Despite the quick changes this spring, communication between the University, its faculty, staff and students remained strong, and provided critical support during a tumultuous time. At the end of the semester, the Student Affairs and Enrollment Management division issued a survey to Millersville students that yielded positive results.

Millersville University Marching Band students meeting via Zoom.

Of 6,065 students surveyed, 81% of those responding agreed or strongly agreed that the University provided effective communications regarding COVID-19, and 80% of students agreed or strongly agreed that they were able to access the technology they needed.

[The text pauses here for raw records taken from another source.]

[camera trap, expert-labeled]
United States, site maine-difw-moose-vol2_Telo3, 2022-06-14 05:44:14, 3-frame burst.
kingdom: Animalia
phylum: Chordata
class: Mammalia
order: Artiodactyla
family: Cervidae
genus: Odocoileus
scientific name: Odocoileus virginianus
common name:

More than 65% of the students agreed or strongly agreed that they had access to University resources, that administration and staff showed concern for their needs, and that they were satisfied or very satisfied with the University’s response.

“This great University rose to the challenge presented by the coronavirus pandemic. While not everything went as we hoped, including the need to postpone commencement and celebrate our impressive graduates in person when it is safe to do so, I am incredibly proud of the hard work all members of our community put forth to ensure our students were able to succeed,” says Wubah.

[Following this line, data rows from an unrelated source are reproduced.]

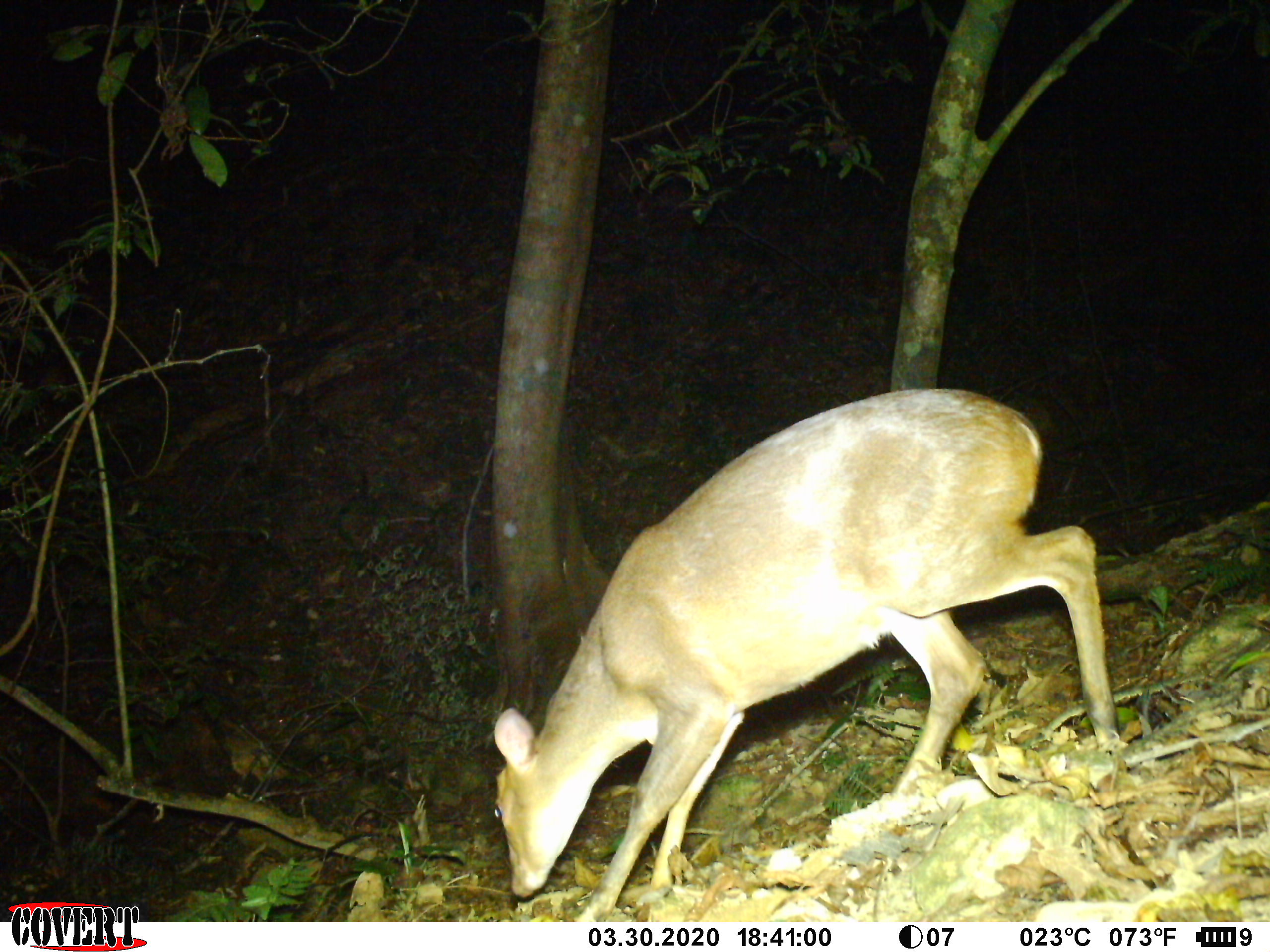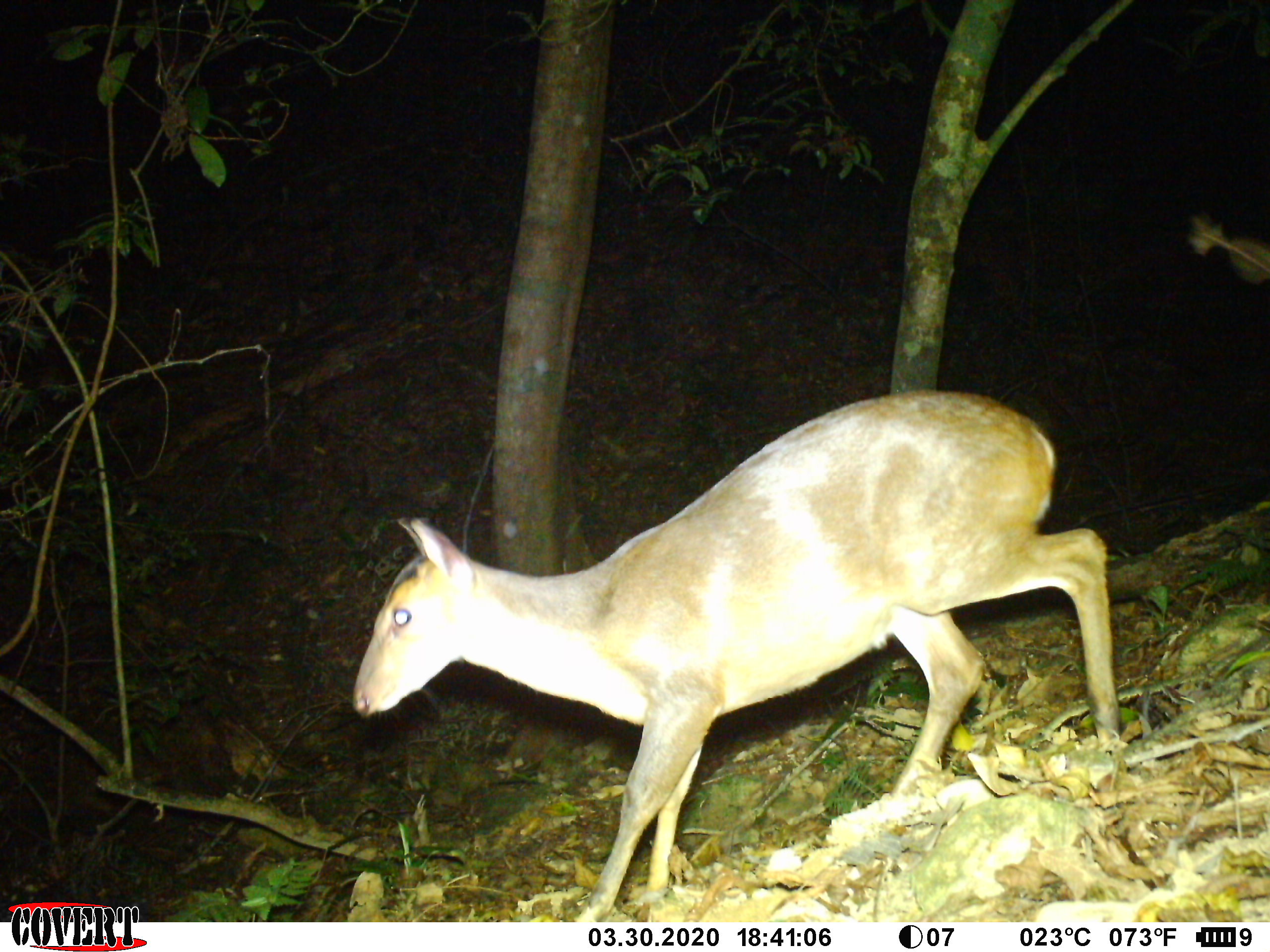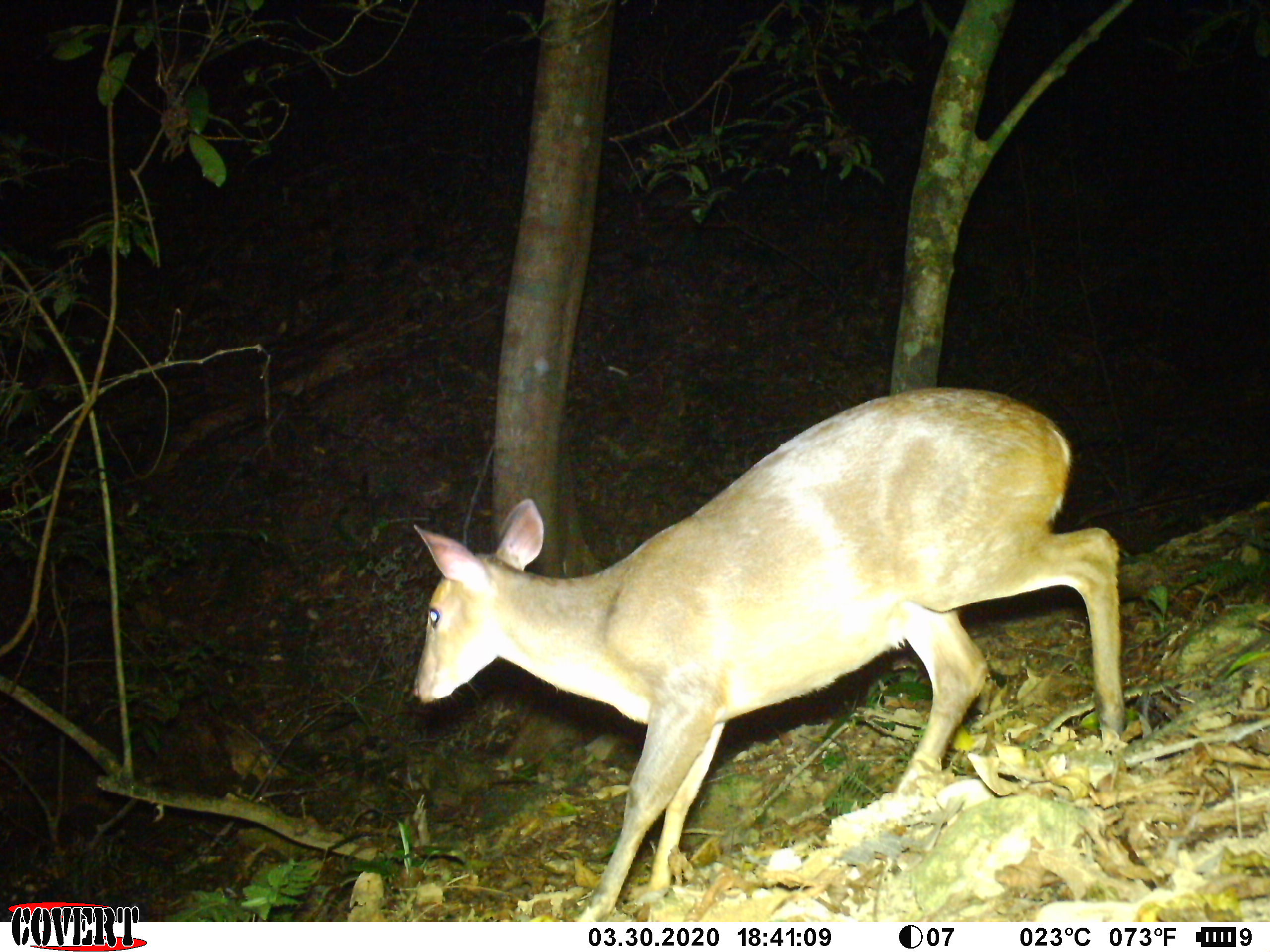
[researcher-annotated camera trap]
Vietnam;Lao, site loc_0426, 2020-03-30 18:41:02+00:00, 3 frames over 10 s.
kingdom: Animalia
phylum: Chordata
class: Mammalia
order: Artiodactyla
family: Cervidae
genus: Muntiacus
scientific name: Muntiacus vuquangensis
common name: large-antlered muntjac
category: large antlered muntjac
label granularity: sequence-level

“Millersville University is more than just a campus or a place,” says Brian Hazlett, vice president for Student Affairs and Enrollment Management at Millersville. “We are a community, and this experience really proved that.”

Millersville University announced that academic instruction will be provided in a hybrid modality, including in-person, online and multi-modal instruction, for the fall 2020 semester. Classes will run straight through from Aug. 24-Nov. 24 with no fall break. Thanksgiving recess will run from Nov. 21-29, and classes will resume remotely on Nov. 30 for the remainder of the semester.